SHAPIRO: President Trump has also tweeted, in NYC, looks like another attack by a very sick and deranged person. Law enforcement is following this closely - then in all caps - not in the USA.

NPR's Colin Dwyer is following this and joins us now. Hi, Colin.

COLIN DWYER, BYLINE: Hi, Ari.

SHAPIRO: Tell us more about what we learned from this news conference where the mayor and the police commissioner spoke.

DWYER: Well, of course this is an evolving situation. But the information that we know now is, as you said, at least people - at least eight people dead, more than a dozen injured. This was after a rented truck jumped onto a bicycle path, striking several individuals. This was a - and this was a 29-year-old male who after colliding into a school bus left the vehicle, brandishing two firearms which were later revealed to be fake weapons.

SHAPIRO: This is a pattern that we have seen other attackers use. Do we have any information about whether there is a nexus to terrorism?

DWYER: We do have the knowledge that, according to Bill de Blasio, according to the information that they know now, this is an act of terror. He called it a cowardly act of terror. But New York Governor Andrew Cuomo actually added that there is not any further act of terror connected with this.

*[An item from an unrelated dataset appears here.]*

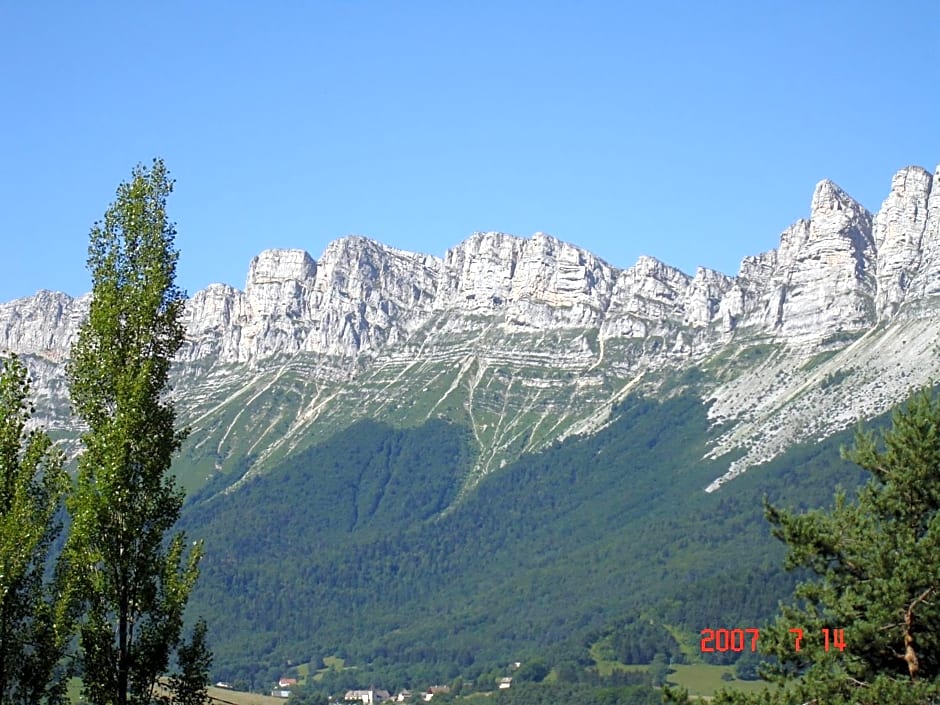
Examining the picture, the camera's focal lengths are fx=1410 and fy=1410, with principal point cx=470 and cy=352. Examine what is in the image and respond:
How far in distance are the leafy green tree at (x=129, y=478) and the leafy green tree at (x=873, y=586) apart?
23.4 meters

SHAPIRO: So police have said that they are not looking for another suspect. The commissioner at the news conference also said the statement made by the suspect when he exited the vehicle was consistent with a terrorist attack. We know that the suspect was shot and is now in police custody. Can you tell us about the scene there in Lower Manhattan right now?

DWYER: It is a swarm of police vehicles. It is a situation that has been a very chaotic one. In fact the school in that area was on lockdown for a little bit. And police are - now have the scene lockdown.

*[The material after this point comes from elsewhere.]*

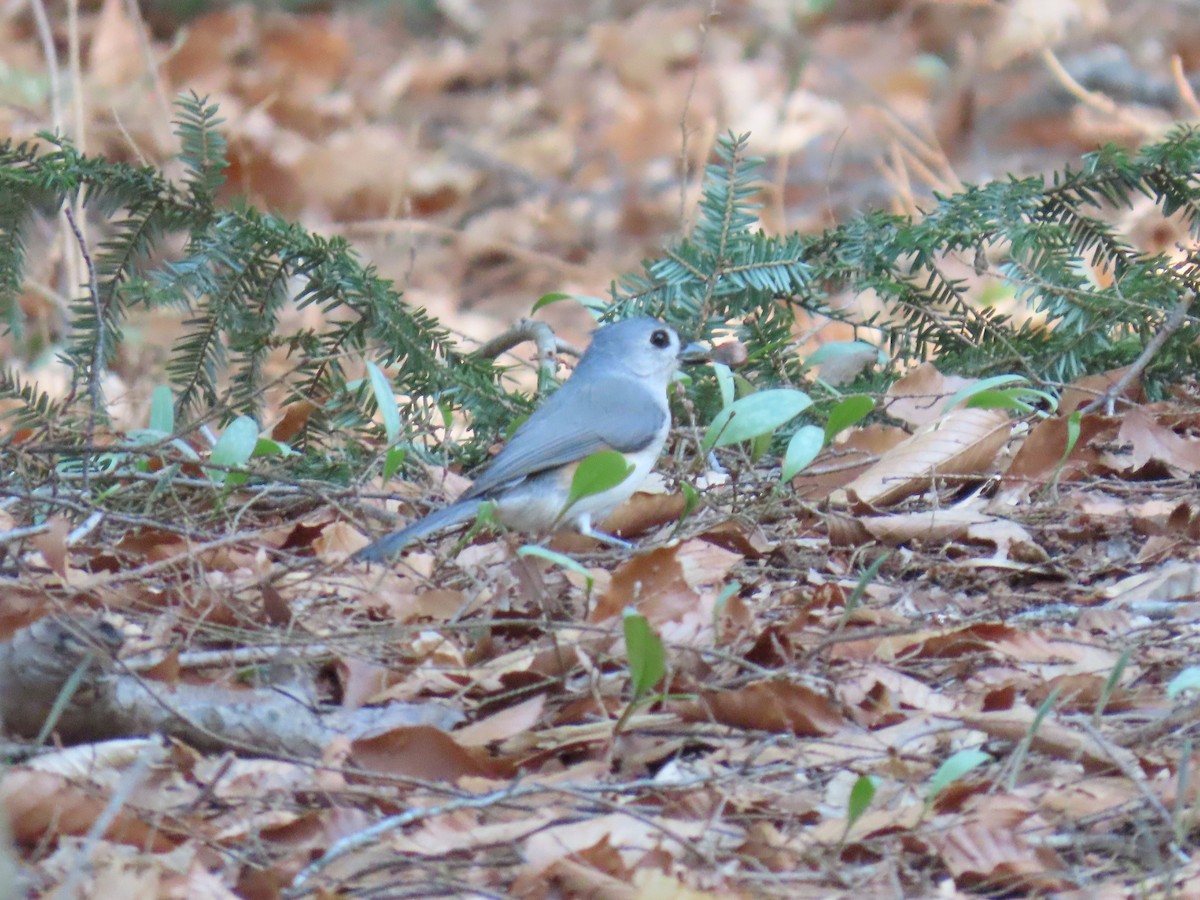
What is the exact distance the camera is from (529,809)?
213cm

SHAPIRO: We should say that because this is an unfolding situation, some of the reports that we may get early on may or may not be correct. And we're going to update everybody with the latest as we learn it. There have been reports that after driving for almost a mile, this vehicle was stopped by another vehicle, perhaps a school bus. What can you tell us about how this unfolded?

DWYER: Well, at about 3 p.m., this vehicle drove down the bike path, collided with the school bus. After that point, the 29-year-old male left the vehicle and brandished two firearms, at which point the officer on the scene fired on the suspect and shot him in the abdomen.

SHAPIRO: And so at 5 p.m. on a beautiful fall day like this...

DWYER: Right.

SHAPIRO: ...On a pedestrian and bicycle path, there are going to be a lot of people, not only tourists but commuters and people who are trying to get home from work.

DWYER: Right. It was a beautiful fall day. And that was actually one thing that Governor Andrew Cuomo mentioned. It was a beautiful day. And these pedestrians on this bike path just left to go enjoy that day. And instead, many of them are injured, and several others are killed.

SHAPIRO: We'll have more reports on this situation as the evening unfolds from eyewitnesses, from journalists on the scene and of course from leaders in New York City and American leaders here in Washington, D.C. Colin Dwyer, thanks very much.